Page text:
# Ray vs Surface Intersection Calculations

For all equations below, assume the ray is defined as:

\[ \vec{T}(t) = \vec{S} + t \vec{V} \]

### Ray vs Triangle

A triangle is defined by three points \(\vec{P_0}, \vec{P_1}, \vec{P_2}\).

We need to find the plane that these points create. A plane can be represented as a normal vector and a distance from the origin.

First, we get the normal. \[ \vec{N} = (\vec{P_1} - \vec{P_0}) \times (\vec{P_2} - \vec{P_0})\]

Second, to get the signed distance, \(d\), we can take the negative dot product of \(\vec{N}\) and any arbitrary point in the plane, so we'll just pick \(\vec{P_0}\).

\[ d = -\vec{N} \cdot \vec{P_0} \]

Finally, the 4D plane vector is given as:

\[ \vec{L} = \langle \vec{N}, d \rangle \]

The value of \(t\) that corresponds to where the ray intersects this plane is given as:

\[ t = -\frac{\vec{L} \cdot \vec{S}}{\vec{L} \cdot \vec{V}} \]

If the denominator above is 0, then there is no intersection, otherwise you can plug this \(t\) back into the ray equation to get the intersection point, \(\vec{P_{\text{intersection}}}\).

What is asked:
A - From the page on ray-surface intersection above, transcribe word for word the part that opens with the words containing "A triangle is" and ends with "from the origin.".
B - According to the page on ray-surface intersection above, under what condition does the ray fail to intersect the plane?

Given data:
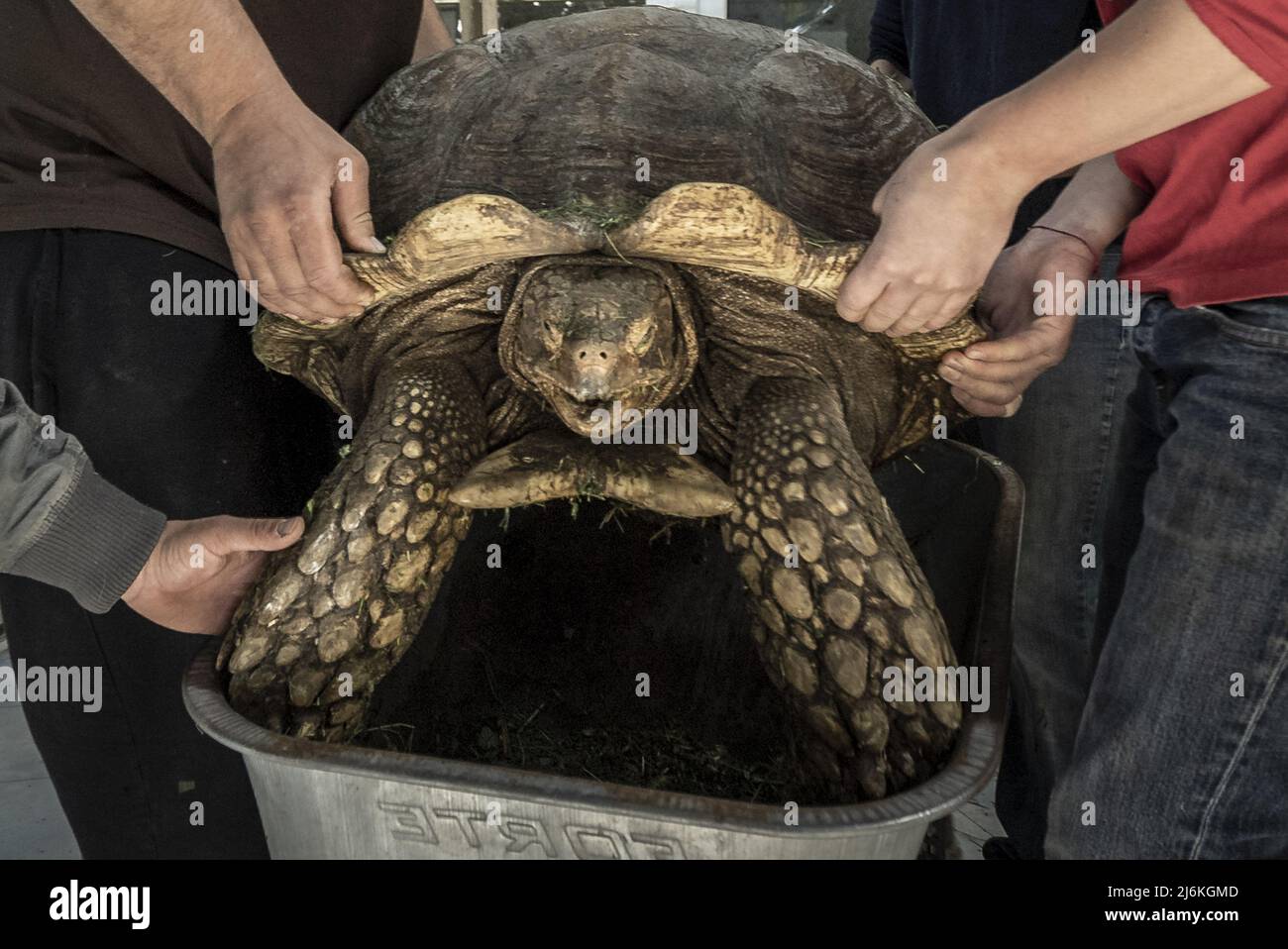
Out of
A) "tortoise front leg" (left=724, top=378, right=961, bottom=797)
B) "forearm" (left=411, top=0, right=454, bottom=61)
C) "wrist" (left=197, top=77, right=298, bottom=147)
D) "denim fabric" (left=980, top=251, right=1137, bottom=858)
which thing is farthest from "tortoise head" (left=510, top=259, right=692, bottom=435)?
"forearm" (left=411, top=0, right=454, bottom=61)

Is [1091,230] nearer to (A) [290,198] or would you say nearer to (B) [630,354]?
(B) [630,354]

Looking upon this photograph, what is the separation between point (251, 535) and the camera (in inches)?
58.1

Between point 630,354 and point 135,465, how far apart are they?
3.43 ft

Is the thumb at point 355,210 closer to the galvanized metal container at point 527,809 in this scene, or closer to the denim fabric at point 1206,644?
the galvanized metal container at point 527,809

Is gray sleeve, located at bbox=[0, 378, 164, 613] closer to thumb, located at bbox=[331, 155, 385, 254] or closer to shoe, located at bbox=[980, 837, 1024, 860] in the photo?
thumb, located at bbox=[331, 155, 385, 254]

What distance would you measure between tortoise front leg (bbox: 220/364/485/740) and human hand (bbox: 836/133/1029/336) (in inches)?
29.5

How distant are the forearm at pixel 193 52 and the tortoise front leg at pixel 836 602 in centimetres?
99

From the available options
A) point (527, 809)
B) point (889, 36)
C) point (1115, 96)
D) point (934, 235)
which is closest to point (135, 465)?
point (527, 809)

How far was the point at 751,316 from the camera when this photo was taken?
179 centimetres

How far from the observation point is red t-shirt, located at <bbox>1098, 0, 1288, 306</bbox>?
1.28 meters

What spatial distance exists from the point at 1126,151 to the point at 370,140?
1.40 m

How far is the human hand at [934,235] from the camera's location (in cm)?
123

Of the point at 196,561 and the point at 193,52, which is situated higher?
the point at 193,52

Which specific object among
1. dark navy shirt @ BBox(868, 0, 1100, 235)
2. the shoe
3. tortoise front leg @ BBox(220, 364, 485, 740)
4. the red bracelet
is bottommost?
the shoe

Responses in order:
A -
A triangle is defined by three points \(\vec{P_0}, \vec{P_1}, \vec{P_2}\).

We need to find the plane that these points create. A plane can be represented as a normal vector and a distance from the origin.

B - When the denominator \(\vec{L} \cdot \vec{V}\) in the formula for \(t\) is 0.